What the task asks: Copy out every one of the entries below word for word, leaving out the pictures.

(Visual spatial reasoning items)
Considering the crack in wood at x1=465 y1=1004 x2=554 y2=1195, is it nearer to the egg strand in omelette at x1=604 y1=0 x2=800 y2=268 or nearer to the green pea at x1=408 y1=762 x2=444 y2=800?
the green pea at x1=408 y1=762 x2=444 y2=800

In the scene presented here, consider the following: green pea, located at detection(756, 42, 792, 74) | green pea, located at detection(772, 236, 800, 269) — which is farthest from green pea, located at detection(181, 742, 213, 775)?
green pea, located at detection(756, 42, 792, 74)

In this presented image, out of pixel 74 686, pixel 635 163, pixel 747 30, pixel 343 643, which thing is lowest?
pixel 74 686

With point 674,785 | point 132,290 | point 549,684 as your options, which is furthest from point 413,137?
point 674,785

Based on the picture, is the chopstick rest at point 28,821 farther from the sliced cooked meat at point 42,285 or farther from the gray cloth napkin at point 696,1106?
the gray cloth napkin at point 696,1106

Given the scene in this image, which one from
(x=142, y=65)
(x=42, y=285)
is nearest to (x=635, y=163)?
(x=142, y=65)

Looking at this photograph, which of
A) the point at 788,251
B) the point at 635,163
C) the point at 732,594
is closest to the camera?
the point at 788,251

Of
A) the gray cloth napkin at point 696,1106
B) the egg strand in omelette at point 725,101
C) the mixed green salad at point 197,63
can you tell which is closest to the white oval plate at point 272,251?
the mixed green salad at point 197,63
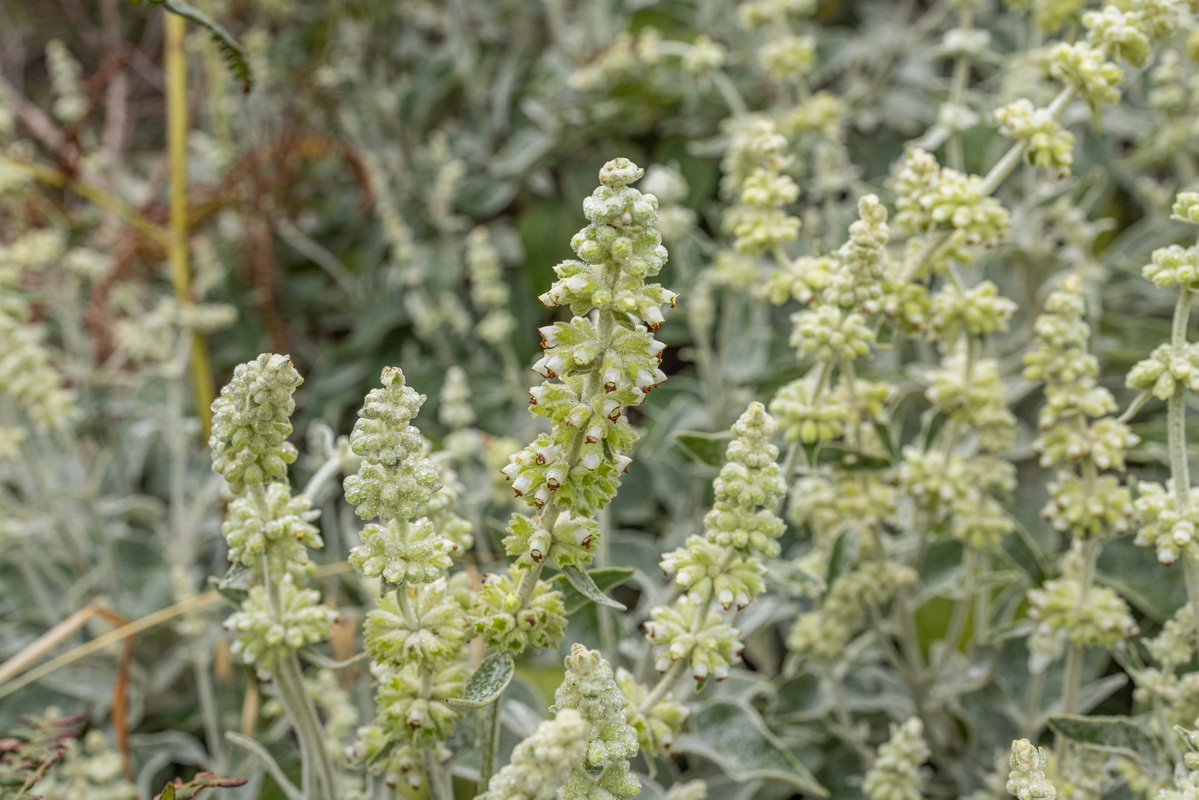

Solution:
Considering the crack in wood at x1=465 y1=1004 x2=554 y2=1195, is it nearer to the egg strand in omelette at x1=604 y1=0 x2=800 y2=268 or nearer to the green pea at x1=408 y1=762 x2=444 y2=800?
the green pea at x1=408 y1=762 x2=444 y2=800

In the scene presented here, consider the following: green pea, located at detection(756, 42, 792, 74) | green pea, located at detection(772, 236, 800, 269) — which is farthest from green pea, located at detection(181, 742, 213, 775)?
green pea, located at detection(756, 42, 792, 74)

In this presented image, out of pixel 74 686, pixel 635 163, pixel 747 30, pixel 343 643, which thing is lowest?
pixel 74 686

With point 674,785 | point 132,290 | point 549,684 as your options, which is furthest from point 413,137?
point 674,785

Based on the picture, is the chopstick rest at point 28,821 farther from the sliced cooked meat at point 42,285 or farther from the gray cloth napkin at point 696,1106?
the gray cloth napkin at point 696,1106

Given the scene in this image, which one from
(x=142, y=65)
(x=42, y=285)
is nearest to (x=635, y=163)?
(x=142, y=65)

Looking at this photograph, which of
A) the point at 788,251
B) the point at 635,163
C) the point at 732,594
is closest to the camera?
the point at 788,251

Of
A) the gray cloth napkin at point 696,1106
B) the egg strand in omelette at point 725,101
C) the mixed green salad at point 197,63
can you tell which is closest to the white oval plate at point 272,251?
the mixed green salad at point 197,63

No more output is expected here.